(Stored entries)
..........

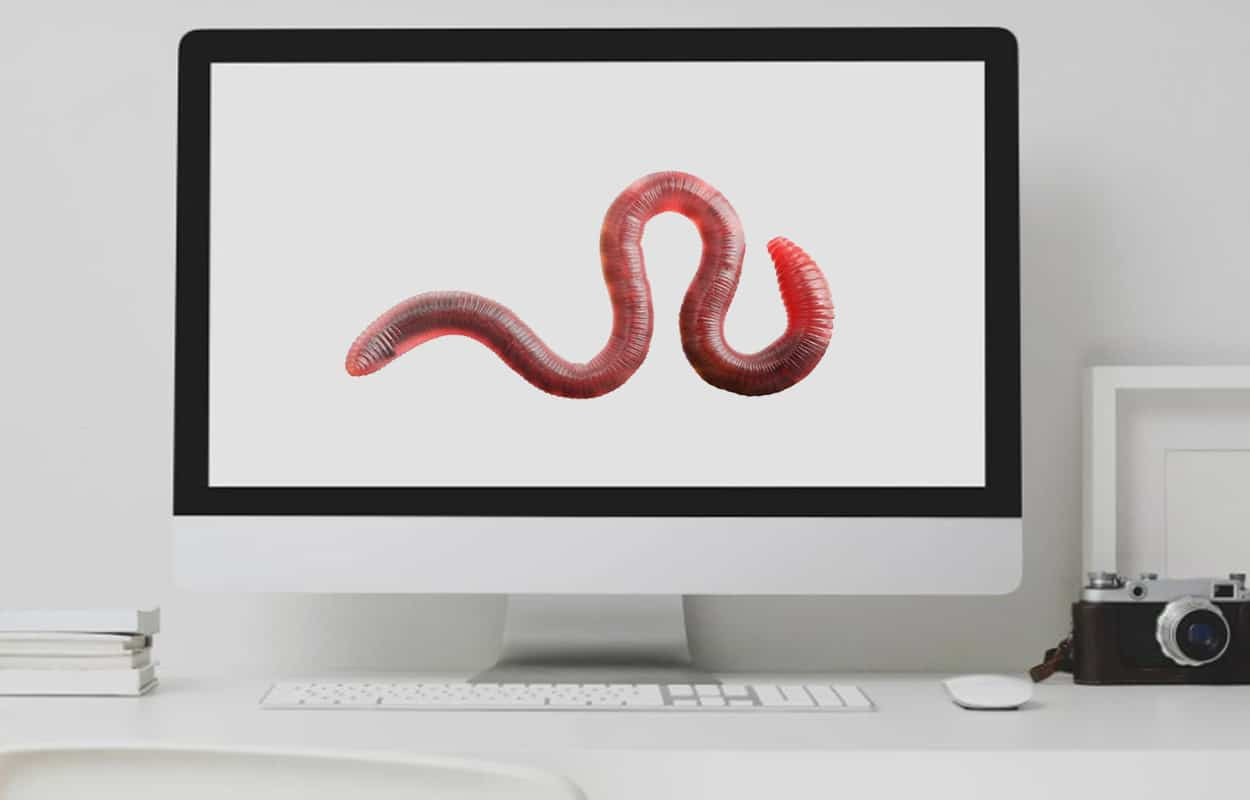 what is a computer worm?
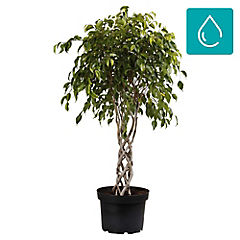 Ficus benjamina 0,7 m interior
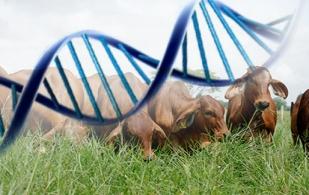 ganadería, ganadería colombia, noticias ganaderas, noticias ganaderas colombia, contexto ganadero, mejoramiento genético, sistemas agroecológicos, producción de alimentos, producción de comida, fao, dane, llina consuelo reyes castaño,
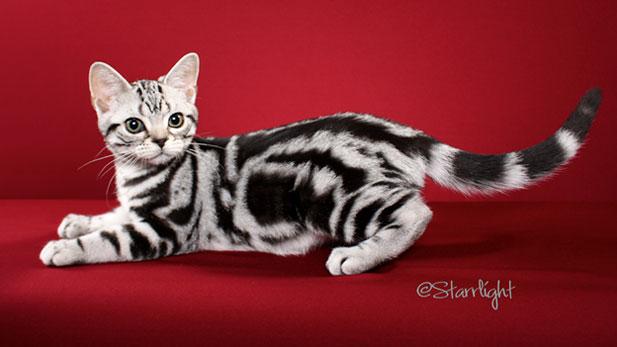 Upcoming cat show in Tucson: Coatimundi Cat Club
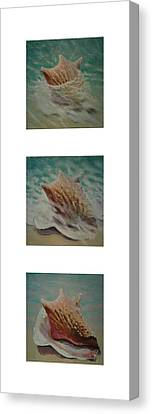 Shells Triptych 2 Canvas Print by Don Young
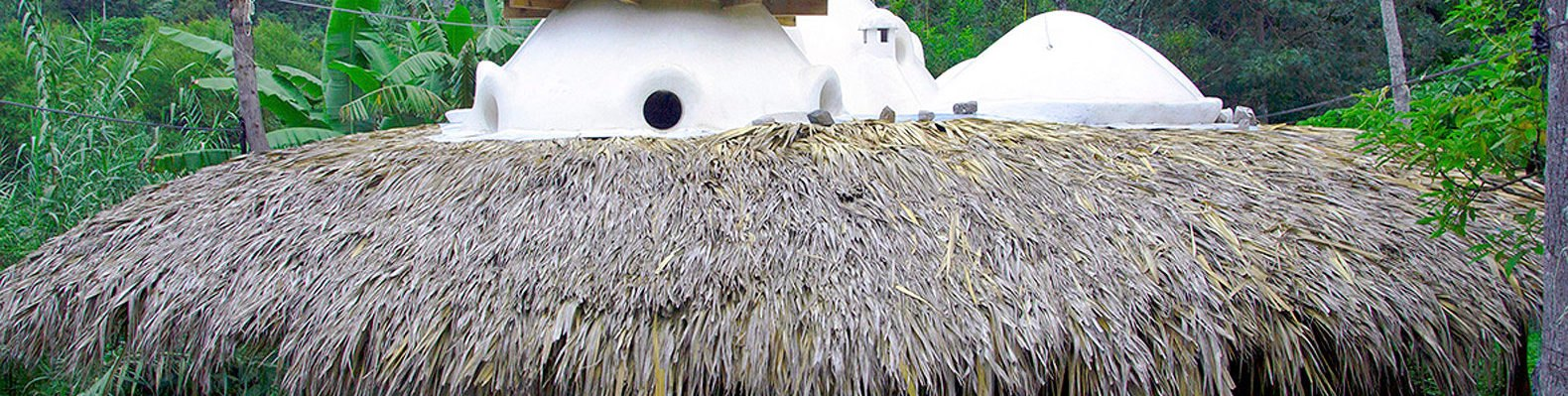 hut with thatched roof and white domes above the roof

..........

● WHAT THIS TASK INVOLVES
Output every record above exactly, leaving out the pictures.

● RESPONSE TO THIS EXERCISE
 what is a computer worm?
 Ficus benjamina 0,7 m interior
 ganadería, ganadería colombia, noticias ganaderas, noticias ganaderas colombia, contexto ganadero, mejoramiento genético, sistemas agroecológicos, producción de alimentos, producción de comida, fao, dane, llina consuelo reyes castaño,
 Upcoming cat show in Tucson: Coatimundi Cat Club
 Shells Triptych 2 Canvas Print by Don Young
 hut with thatched roof and white domes above the roof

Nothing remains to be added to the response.